Any substantive changes in this Legislative Summary that have been made since the preceding issue are indicated in bold print.
Bill C-48, An Act respecting the regulation of vessels that transport crude oil or persistent oil to or from ports or marine installations located along British Columbia’s north coast (short title: Oil Tanker Moratorium Act), was introduced by the Minister of Transport in the House of Commons on 12 May 2017.1
The bill formalizes a crude oil tanker moratorium on the north coast of British Columbia and sets penalties for contravention of this moratorium.
The moratorium is in keeping with a 1972 federal government policy decision to impose a moratorium on crude oil tanker traffic through Dixon Entrance, Hecate Strait and Queen Charlotte Sound.2 This decision, while never formalized in legislation, was expressed in a House of Commons resolution stating that “the movement of oil by tanker along the coast of British Columbia from Valdez in Alaska to Cherry Point in Washington is inimical to Canadian interests especially those of an environmental nature.” 3
The tanker exclusion zone (see Figure 1) dates back to a 1988 voluntary agreement between the Canadian Coast Guard, the United States Coast Guard and the American Institute of Merchant Shipping (now the Chamber of Shipping of America).4 The purpose of the zone is “to keep laden tankers west of the zone boundary in an effort to protect the shoreline and coastal waters from a potential risk of pollution.” 5
Source: Transport Canada, “Crude oil tanker moratorium on British Columbia’s north coast,” Backgrounder, 12 May 2017.

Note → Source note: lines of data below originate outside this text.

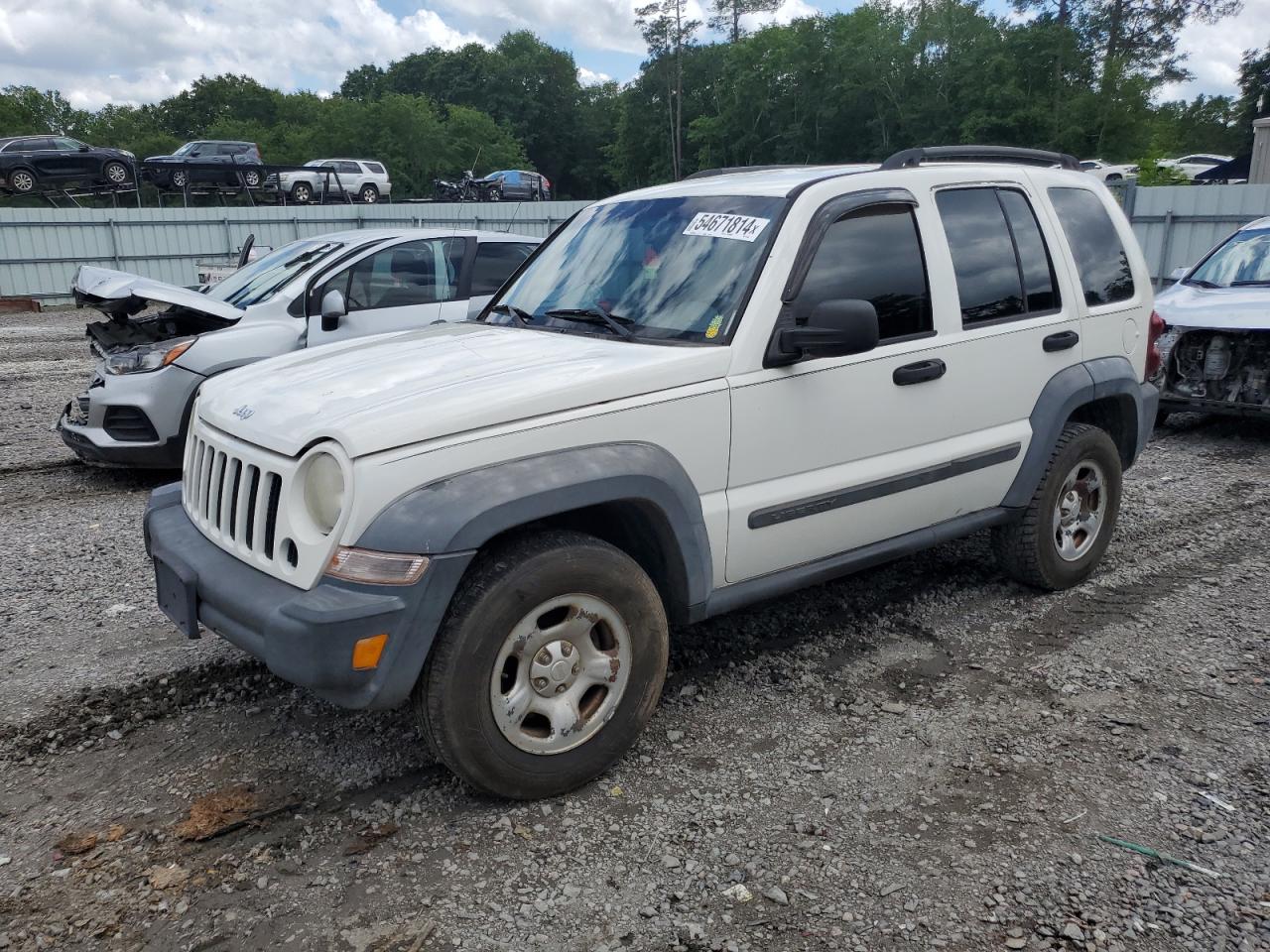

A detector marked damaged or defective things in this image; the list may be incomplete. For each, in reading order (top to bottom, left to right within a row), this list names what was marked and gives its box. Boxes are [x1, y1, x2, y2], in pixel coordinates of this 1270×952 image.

broken car hood [72, 265, 243, 324]
windshield of damaged car [207, 238, 347, 309]
windshield of damaged car [484, 193, 782, 342]
broken car hood [1158, 283, 1270, 332]
damaged silver sedan [1158, 218, 1270, 426]
windshield of damaged car [1189, 229, 1270, 289]
broken car hood [198, 322, 736, 459]
exposed car engine bay [1163, 332, 1270, 411]
crumpled front bumper [140, 487, 477, 710]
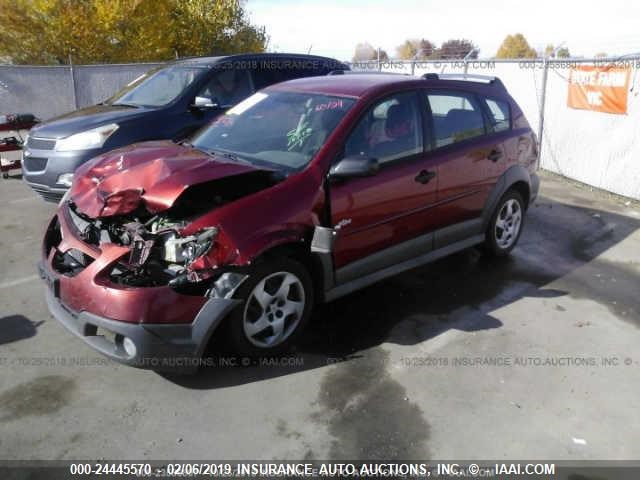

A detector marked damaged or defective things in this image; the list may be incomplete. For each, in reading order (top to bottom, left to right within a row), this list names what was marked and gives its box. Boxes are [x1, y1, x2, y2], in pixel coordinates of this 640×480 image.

crushed front end [38, 199, 248, 372]
crumpled hood [72, 140, 264, 217]
broken headlight [161, 228, 219, 264]
damaged red suv [40, 73, 536, 370]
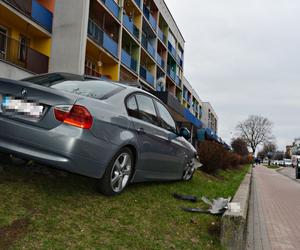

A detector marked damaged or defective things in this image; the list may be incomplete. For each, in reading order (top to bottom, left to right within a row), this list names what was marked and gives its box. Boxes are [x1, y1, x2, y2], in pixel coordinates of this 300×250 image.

crashed car [0, 72, 202, 195]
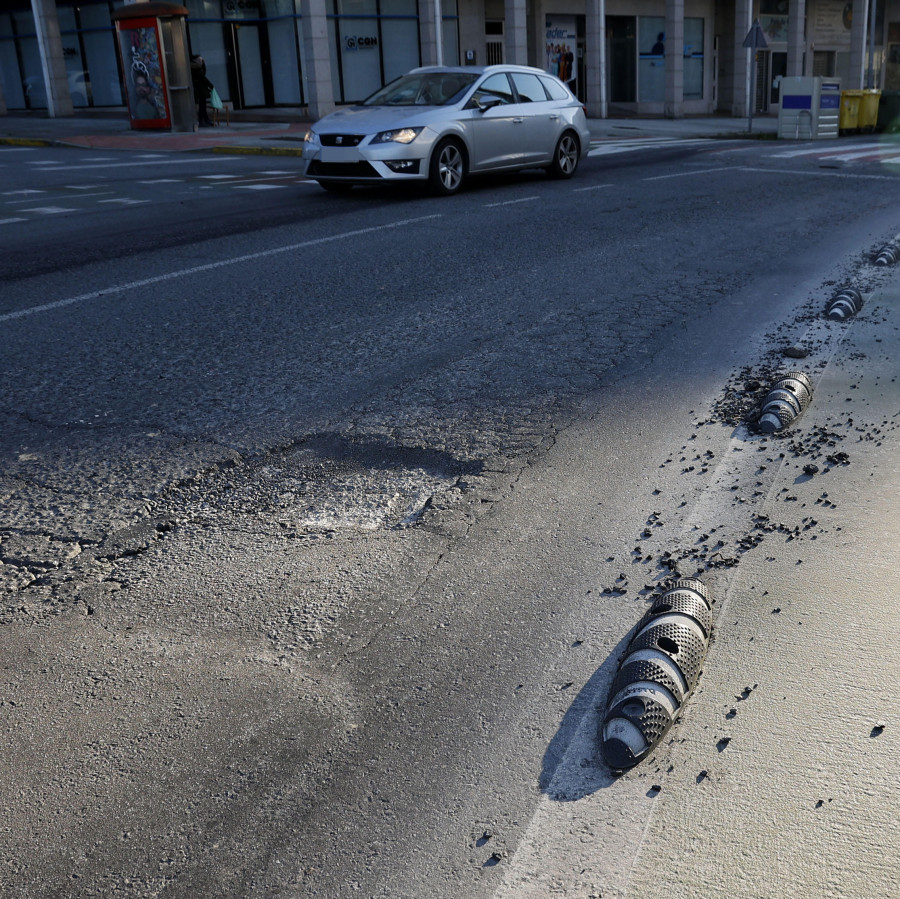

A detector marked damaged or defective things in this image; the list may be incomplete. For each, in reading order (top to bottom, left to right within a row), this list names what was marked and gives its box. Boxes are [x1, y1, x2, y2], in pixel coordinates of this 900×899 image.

broken road stud [876, 243, 896, 264]
broken road stud [828, 290, 860, 322]
broken road stud [756, 370, 812, 432]
broken road stud [600, 580, 712, 768]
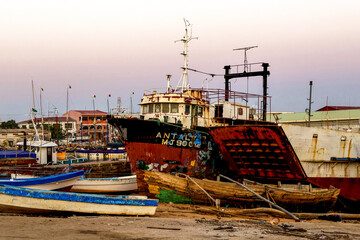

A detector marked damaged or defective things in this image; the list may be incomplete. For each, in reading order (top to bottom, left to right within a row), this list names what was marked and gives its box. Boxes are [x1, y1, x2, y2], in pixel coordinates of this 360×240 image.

large rusted ship [107, 21, 306, 185]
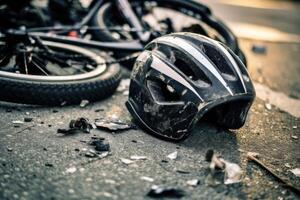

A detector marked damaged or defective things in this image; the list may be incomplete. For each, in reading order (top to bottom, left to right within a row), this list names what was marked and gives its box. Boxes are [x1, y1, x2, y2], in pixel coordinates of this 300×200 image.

shattered piece of plastic [221, 159, 243, 185]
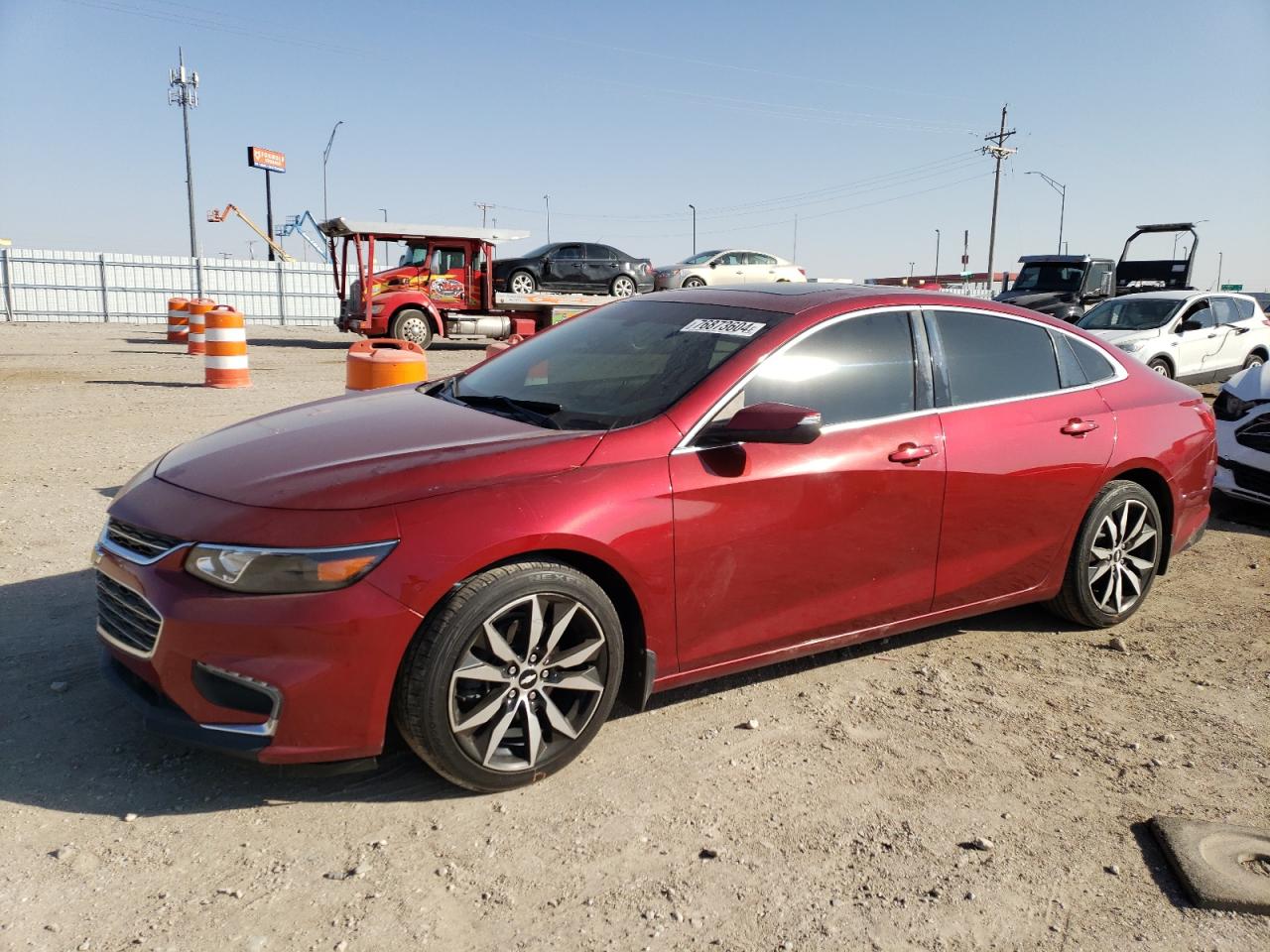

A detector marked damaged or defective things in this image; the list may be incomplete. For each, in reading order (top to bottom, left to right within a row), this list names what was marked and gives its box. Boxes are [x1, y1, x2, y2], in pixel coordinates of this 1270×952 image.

damaged white car [1213, 360, 1270, 508]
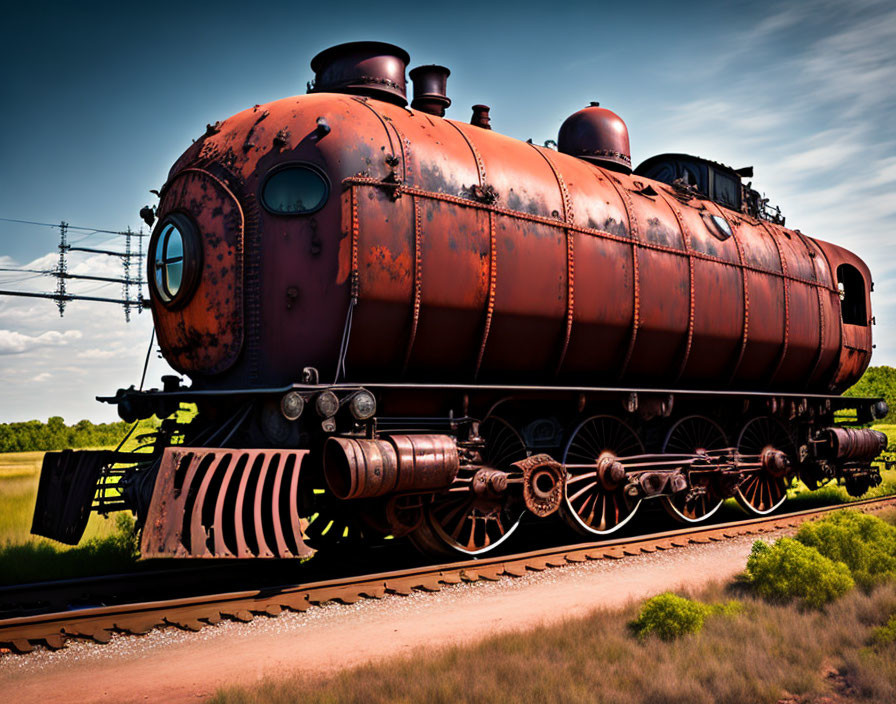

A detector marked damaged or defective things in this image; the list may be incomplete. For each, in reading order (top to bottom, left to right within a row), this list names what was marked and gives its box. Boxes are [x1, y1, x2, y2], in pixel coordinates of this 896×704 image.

red rusted metal surface [142, 448, 314, 560]
red rusted metal surface [326, 434, 458, 500]
rusty locomotive boiler [29, 41, 888, 560]
red rusted metal surface [150, 42, 872, 396]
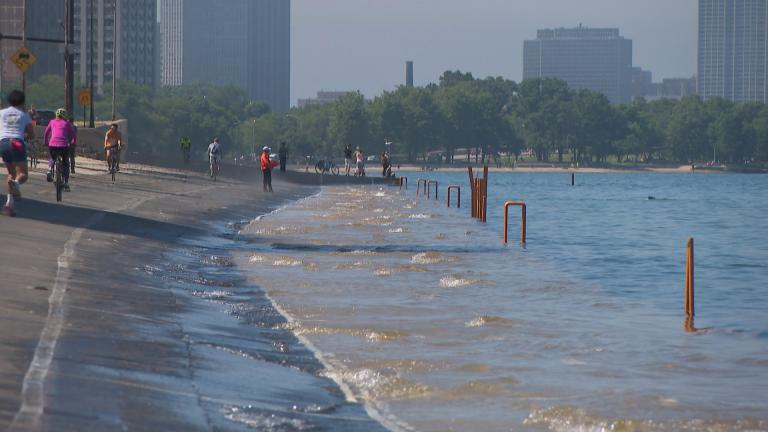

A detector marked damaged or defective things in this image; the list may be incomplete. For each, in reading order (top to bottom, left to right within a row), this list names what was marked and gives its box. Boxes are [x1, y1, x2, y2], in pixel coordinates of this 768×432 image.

Recent debate around a tanker moratorium stems from the proposed Northern Gateway pipeline project, which would have transported 525,000 barrels per day of petroleum products from Bruderheim, Alberta, to Kitimat, B.C.6 In November 2016, the federal government directed the National Energy Board to dismiss the project, citing concerns about crude oil tankers “transiting through the sensitive ecosystem of the Douglas Channel, which is part of the Great Bear Rainforest.” 7
A legislated moratorium on crude oil tanker traffic on B.C.’s north coast was part of the mandate letter that the Prime Minister sent to the Minister of Transport at the start of the 42nd Parliament.8 The proposed moratorium is also part of the federal government’s broader Oceans Protection Plan.9
Bill C-48 contains 31 clauses. The following description highlights selected aspects of the bill; it does not review every clause.
Clause 2 sets out definitions that establish some of the main parameters of the bill. Three are worth noting: “crude oil” means “any liquid hydrocarbon mixture that occurs naturally in the earth,” regardless of whether it has been treated to render it suitable for transportation, while “persistent oil” is one of those listed in the schedule to the bill.10 The 14 persistent oils found in the schedule include partially upgraded bitumen (one of the products from the Alberta oil sands),11 but do not include liquefied natural gas, for example.12 Finally, a “marine installation” is defined as an installation on or connected to land that is used in the loading or unloading of oil.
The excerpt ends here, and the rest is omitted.